Karine Avagyan: I am aware that you also gave a concert dedicated to the Centennial of the Armenian Genocide. Could you tell us about that?

Tatev Amiryan: I have given concerts during the charity events held at Armenian churches in Northern California. I have also delivered lectures and given concerts at the University of Florida and the University of Connecticut as a guest artist. My dissertation, which is an extensive composition for the piano and string orchestra, was also devoted to the Centennial of the Armenian Genocide. I defended it in 2016 and was conferred the ranking of Doctor of Musical Arts by the University of Missouri.

I must also mention that my work “Waiting For the Dawn” was included in Haik Melikyan’s album “Echoes of Altar”, which is dedicated to the Centennial of the Armenian Genocide and was released in partnership with the RA Ministry of Diaspora.

Karine Avagyan: You collaborate with Merited Artist of the Republic of Armenia, famous pianist Haik Melikyan and have released the DVD called “Ortus” (Source). What songs are featured on the DVD? Could you please give us a historical background?

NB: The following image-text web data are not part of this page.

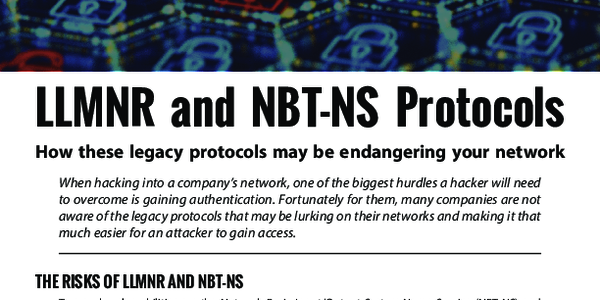 LLMNR and NBT-NS Protocols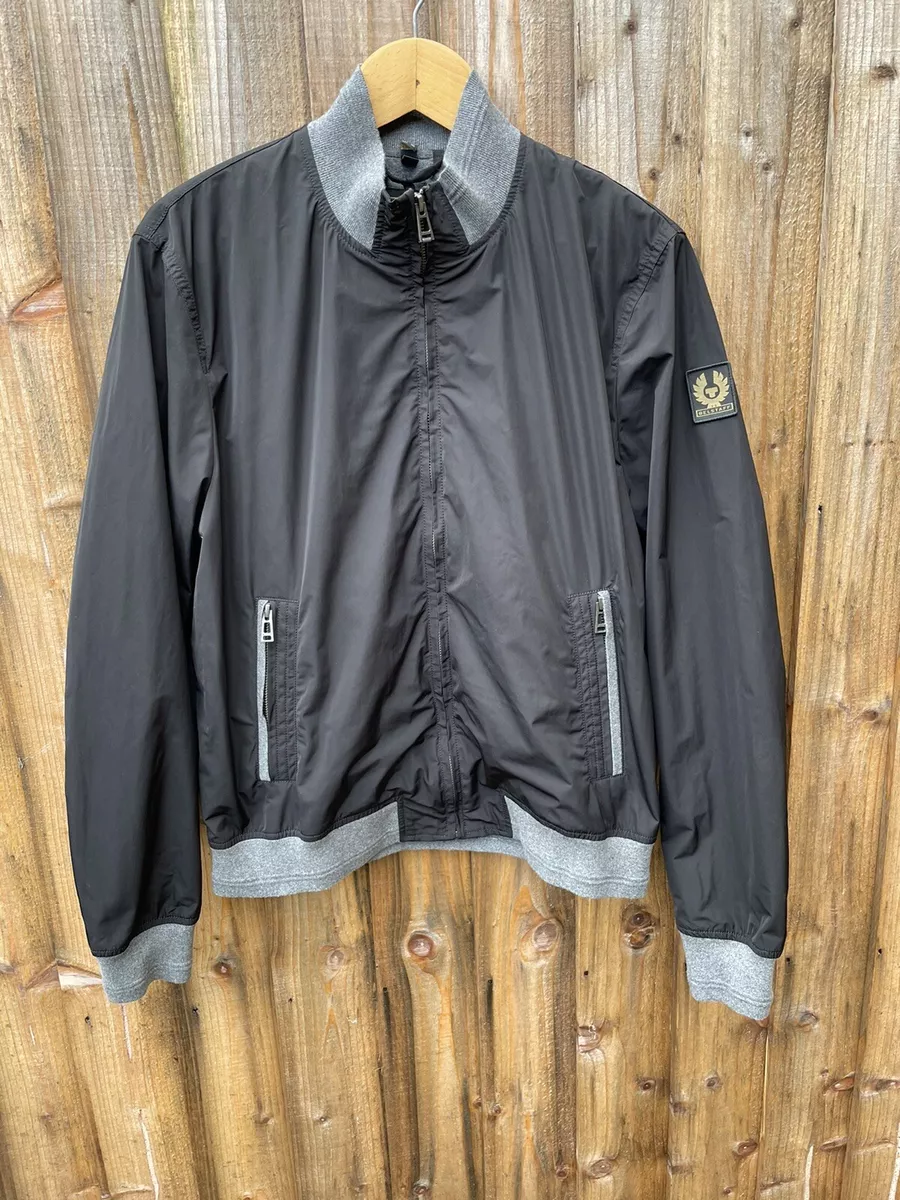 Grey belstaff hotsell jacket
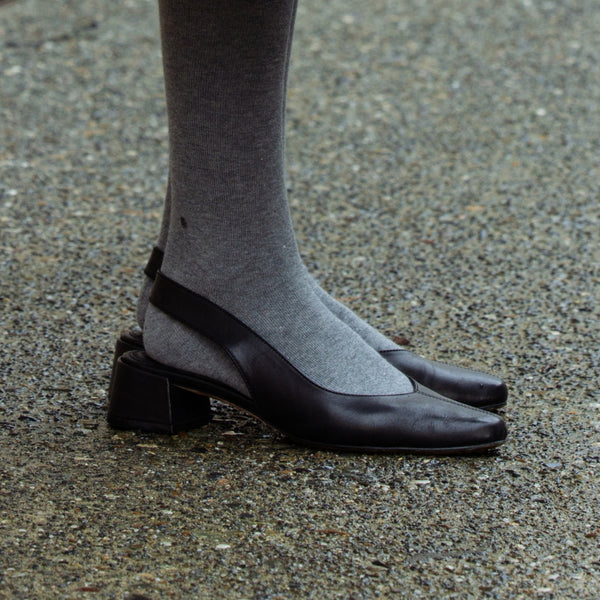 The Slingback [Black]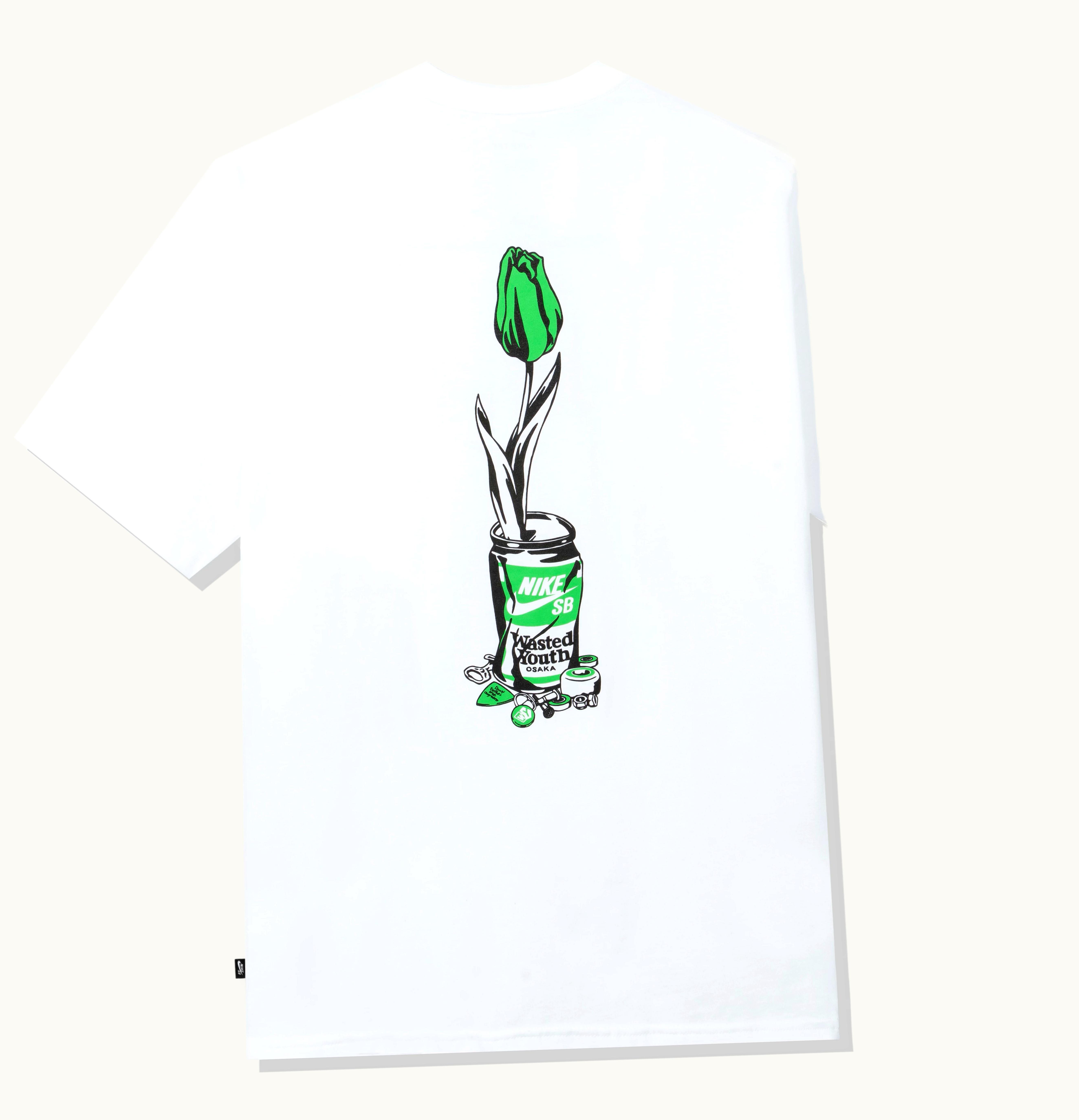 Nike Nike x Wasted Youth Logo T Shirt White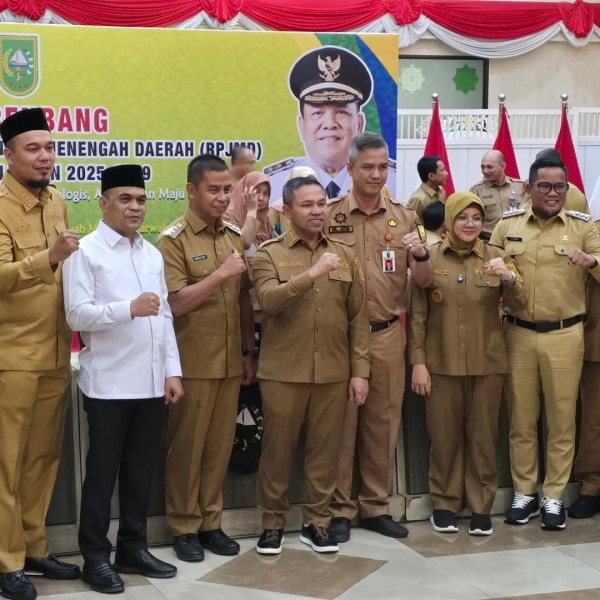 Hadir di Musrembang RPJMD Riau, Bupati Zukri Soroti Skena PSN Berbasis Kebutuhan Lokal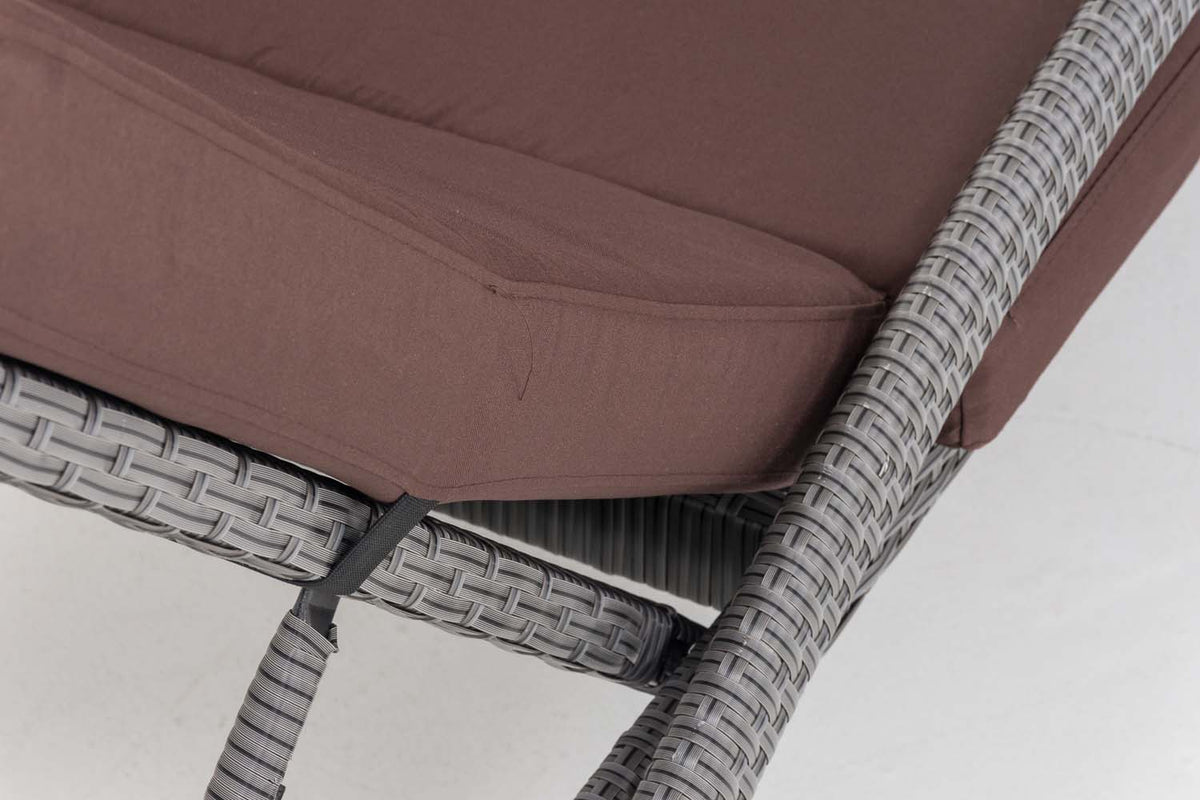 CLP Sonnenliege Rainbow Terrabraun – Produktabbildung 10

Tatev Amiryan: I was lucky to start collaborating with Haik Melikyan in 2012 when he offered me to compose a song specifically for him. After that, he has performed my works several times in Armenia and various countries across Europe. Since he was already somewhat familiar with my works and had performed and recorded some of them, we felt the need to combine them in one album. We decided to call the album “Ortus” since it was my first album and symbolized the beginning of something new. The album features all the piano works of the past years in chronological order.

Karine Avagyan: Which composer’s classical, symphonic and jazz compositions are closer to your heart?

Tatev Amiryan: I have trouble setting aside specific composers since there are many of them, but a composer/performer whose music derives from the origins of a nation that I would like to distinguish is particularly 20th century Hungarian composer and pianist Bela Bartok, whom I consider a composer and pianist like me and whose music has taught me a lot. American composer and pianist George Gershwin has also been a big inspiration for me with his unique performances of jazz music.

Karine Avagyan: You studied in the United States and you live and compose in the United States, but where is your heart?

Tatev Amiryan: I consider the United States my second homeland since it provided me with favorable conditions to live and compose and become successful, but the most precious and the most familiar corner in the world for me is Armenia-the land that gave me life and national belonging. Armenia is my home to which I will always return.